Tenho de confessar que sou um tipo de rotinas. Quando
as aparências exigem que se corte a juba e se apare a barba (é preciso entrar
em 2014 com aparência de mais jovem, para contrariar o destino), o meu itinerário
urbano passa pelo Carmo e pela Praça Carlos Alberto. O competente Moreira
espera-me solícito na Invicta e é também uma oportunidade de reencontrar um
espaço da Cidade que me é extremamente caro por razões familiares (onde passei
tantas horas da minha adolescência), curiosamente não muito longe de Cedofeita
e da pastelaria creio que Suave qualquer coisa, referências do meu colega de
blogue.
O itinerário envolve livrarias, uma breve olhada
ao aspeto deprimente de algumas lojas, hoje fechadas e algumas vandalizadas, e
normalmente biscoitos em breve passagem pela padaria Ribeiro, fechando
normalmente com alguns minutos de tranquilidade, de leitura ou de simples
contemplação da fauna urbana, seja no Piolho de todas as recordações, seja no
Progresso, ícone desta zona da Cidade, hoje renovado e esperemos que
sustentadamente.
A manhã de 31 de dezembro tem pouca chama e com o
Piolho fechado, o itinerário bem matutino quedou-se pela Almedina e pelo
Progresso.
Alguns minutos para folhear o recém-adquirido
Adriano Moreira, “Memórias do Outono Ocidental, um século sem bússola” da própria
Almedina. Não propriamente uma entrada empolgante para 2014, mas a clarividência
serena de um Homem acima do tempo, que soube viver e gerir as suas contradições
de regime e de humanista e conserva uma lucidez que nos torna mais pequenos.
Da contracapa do livro, uma serena perspetiva do
nosso declínio ocidental:
“É justamente o
relevo crescente das inquietações de cada Estado europeu com os seus interesses
privativos, a crise de estrutura europeia e o aprofundamento da sua hesitação
entre a Integração na linha federalista e a União na linha da igualdade dos Estados,
que faz avultar o facto da solidariedade EUA e Europa não ser invocada,
visivelmente ela estar a enfraquecer, com os EUA a regressarem ao destino
manifesto do Pacífico e a considerar o Atlântico uma retaguarda por vezes incómoda.
O que ajuda a esquecer que é o Ocidente que está em decadência, que a violenta
crise europeia é parte de uma crise mundial sem precedente, e que os países
como Portugal veem crescer a situação de Estados exógenos, exíguos, atingidos
pela linha da pobreza que fez renascer o limes romano ao Norte do Mediterrâneo.

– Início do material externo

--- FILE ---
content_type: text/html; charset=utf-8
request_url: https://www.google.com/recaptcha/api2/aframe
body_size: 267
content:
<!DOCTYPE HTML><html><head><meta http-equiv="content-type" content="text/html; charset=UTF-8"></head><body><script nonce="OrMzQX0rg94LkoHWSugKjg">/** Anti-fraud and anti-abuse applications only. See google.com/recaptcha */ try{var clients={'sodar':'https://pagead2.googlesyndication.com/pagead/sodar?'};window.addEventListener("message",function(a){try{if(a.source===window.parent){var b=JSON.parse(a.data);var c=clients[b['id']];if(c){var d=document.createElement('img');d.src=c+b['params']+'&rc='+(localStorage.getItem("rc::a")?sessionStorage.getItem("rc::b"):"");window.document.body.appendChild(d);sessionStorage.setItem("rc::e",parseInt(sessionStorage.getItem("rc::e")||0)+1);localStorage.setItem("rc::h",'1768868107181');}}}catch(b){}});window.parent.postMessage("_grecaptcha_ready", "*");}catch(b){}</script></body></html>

Pelo que não devem omitir ou esquecer o poder da voz contra a voz do poder que
emerge, acima daquela linha, ignorando que, sem União, de modelo final ainda não
definido, não é apenas a voz de cada Estado europeu, ou a voz da União
anarquizada, é a voz do Ocidente que será pelo menos fortemente debilitada no
globalismo ainda mal sabido da entrada neste século sem bússola”.
Feliz Ano para os visitantes deste blogue.